DEV Community

Cover image for How We Built AI Customer Service Into Our WMS Using Claude and Gemini
Cymone Rabbani
Cymone Rabbani

Posted on

How We Built AI Customer Service Into Our WMS Using Claude and Gemini

Cymone Rabbani | Founder & CEO, WMS 360


Why We Added AI to a Warehouse Management System

Most warehouse management systems stop at inventory and shipping. Ours didn't.

At WMS 360, we run a multichannel Node.js SaaS architecture that handles orders from eBay, Amazon, Shopify, and direct webstores. When you're processing thousands of parcels a day, customer service enquiries pile up fast. "Where's my order?" "Can I change my address?" "I want a refund." The same questions, over and over, across half a dozen channels.

We were already sitting on all the data needed to answer these — live tracking, order history, return windows, product specs. The missing piece was an AI layer that could read that data, reason about it, and actually take action. Not a chatbot with canned responses. A genuine AI agent with the ability to modify records.

So we built one. Here is how.

## [Activity list]
A. From the post on AI customer service, reproduce everything from "At WMS 360, we" down to "Here is how.".
B. According to the post on AI customer service, which channels does WMS 360 handle orders from?

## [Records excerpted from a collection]
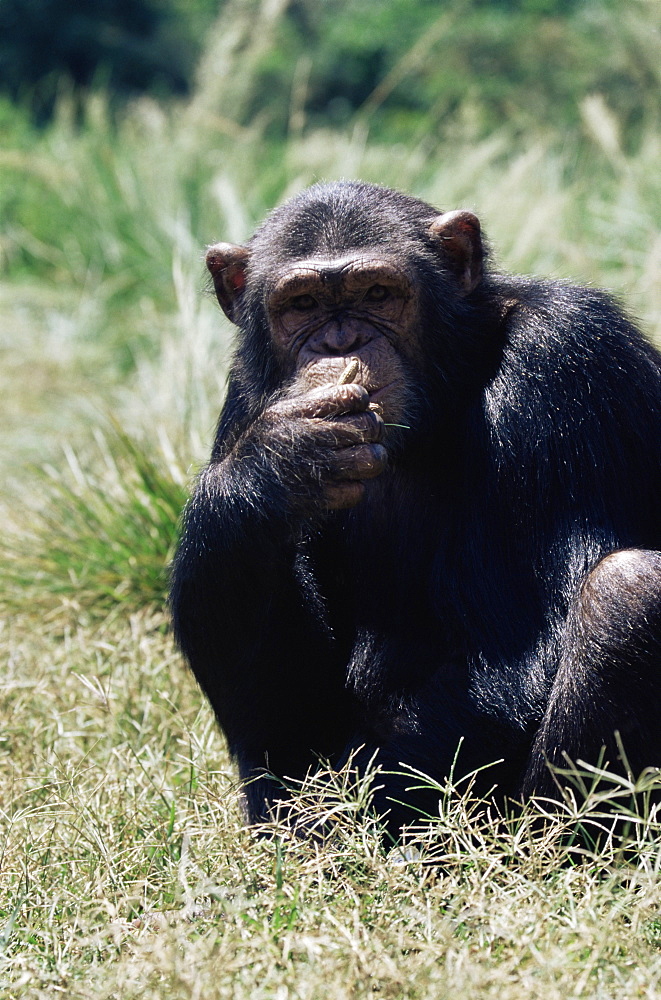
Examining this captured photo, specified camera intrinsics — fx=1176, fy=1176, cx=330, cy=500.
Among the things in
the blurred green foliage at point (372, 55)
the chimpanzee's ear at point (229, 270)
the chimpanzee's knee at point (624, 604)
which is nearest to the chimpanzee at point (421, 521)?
the chimpanzee's knee at point (624, 604)

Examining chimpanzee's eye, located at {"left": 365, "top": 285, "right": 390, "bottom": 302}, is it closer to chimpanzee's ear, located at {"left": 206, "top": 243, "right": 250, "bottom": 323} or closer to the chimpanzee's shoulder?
the chimpanzee's shoulder

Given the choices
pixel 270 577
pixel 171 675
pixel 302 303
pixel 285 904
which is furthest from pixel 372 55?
pixel 285 904

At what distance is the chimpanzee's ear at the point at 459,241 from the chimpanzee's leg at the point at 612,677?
130cm

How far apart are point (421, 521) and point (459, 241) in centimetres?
102

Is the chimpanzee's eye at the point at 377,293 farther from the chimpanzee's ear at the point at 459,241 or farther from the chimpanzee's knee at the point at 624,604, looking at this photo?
the chimpanzee's knee at the point at 624,604

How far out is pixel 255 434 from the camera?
365 cm

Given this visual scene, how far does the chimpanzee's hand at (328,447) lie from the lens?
3.44 meters

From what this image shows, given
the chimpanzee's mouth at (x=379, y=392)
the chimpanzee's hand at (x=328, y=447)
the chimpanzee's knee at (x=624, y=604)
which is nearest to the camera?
the chimpanzee's knee at (x=624, y=604)

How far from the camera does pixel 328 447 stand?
11.4 ft

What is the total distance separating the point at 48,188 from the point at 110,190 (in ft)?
3.20

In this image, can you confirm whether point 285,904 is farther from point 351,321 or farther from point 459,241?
point 459,241

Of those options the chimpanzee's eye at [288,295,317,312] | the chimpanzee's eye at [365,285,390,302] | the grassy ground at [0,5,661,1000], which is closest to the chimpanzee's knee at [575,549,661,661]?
the grassy ground at [0,5,661,1000]

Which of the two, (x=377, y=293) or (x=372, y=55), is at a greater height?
(x=372, y=55)

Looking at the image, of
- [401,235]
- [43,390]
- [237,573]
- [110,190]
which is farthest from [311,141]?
[237,573]
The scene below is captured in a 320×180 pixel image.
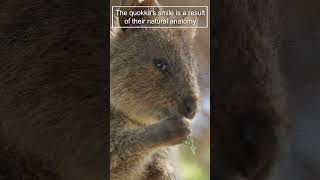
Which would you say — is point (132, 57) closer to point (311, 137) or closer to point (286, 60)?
point (286, 60)

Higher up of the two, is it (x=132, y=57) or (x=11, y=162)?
(x=132, y=57)

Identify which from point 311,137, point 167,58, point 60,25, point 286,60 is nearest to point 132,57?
point 167,58

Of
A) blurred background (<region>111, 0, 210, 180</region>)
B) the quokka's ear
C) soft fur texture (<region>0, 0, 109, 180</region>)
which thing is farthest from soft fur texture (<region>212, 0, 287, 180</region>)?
soft fur texture (<region>0, 0, 109, 180</region>)

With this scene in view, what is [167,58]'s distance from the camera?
2.45m

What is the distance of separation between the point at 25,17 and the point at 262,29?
1042 millimetres

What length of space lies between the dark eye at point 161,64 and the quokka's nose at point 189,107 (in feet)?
0.50

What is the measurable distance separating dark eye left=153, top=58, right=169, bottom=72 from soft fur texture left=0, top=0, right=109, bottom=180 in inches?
8.6

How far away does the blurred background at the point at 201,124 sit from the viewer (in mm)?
2467

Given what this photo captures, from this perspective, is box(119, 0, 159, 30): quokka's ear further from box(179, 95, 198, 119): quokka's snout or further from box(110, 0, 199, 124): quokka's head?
box(179, 95, 198, 119): quokka's snout

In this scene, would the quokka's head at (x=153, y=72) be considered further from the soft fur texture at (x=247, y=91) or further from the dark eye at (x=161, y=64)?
the soft fur texture at (x=247, y=91)

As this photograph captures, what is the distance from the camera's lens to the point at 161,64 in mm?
2457

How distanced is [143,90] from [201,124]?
11.5 inches

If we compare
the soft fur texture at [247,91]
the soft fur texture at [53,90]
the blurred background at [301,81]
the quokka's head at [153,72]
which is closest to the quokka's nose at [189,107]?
the quokka's head at [153,72]

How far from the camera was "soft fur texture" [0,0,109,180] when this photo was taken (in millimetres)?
2453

## [Solutions]
A.
At WMS 360, we run a multichannel Node.js SaaS architecture that handles orders from eBay, Amazon, Shopify, and direct webstores. When you're processing thousands of parcels a day, customer service enquiries pile up fast. "Where's my order?" "Can I change my address?" "I want a refund." The same questions, over and over, across half a dozen channels.

We were already sitting on all the data needed to answer these — live tracking, order history, return windows, product specs. The missing piece was an AI layer that could read that data, reason about it, and actually take action. Not a chatbot with canned responses. A genuine AI agent with the ability to modify records.

So we built one. Here is how.

B. eBay, Amazon, Shopify, and direct webstores.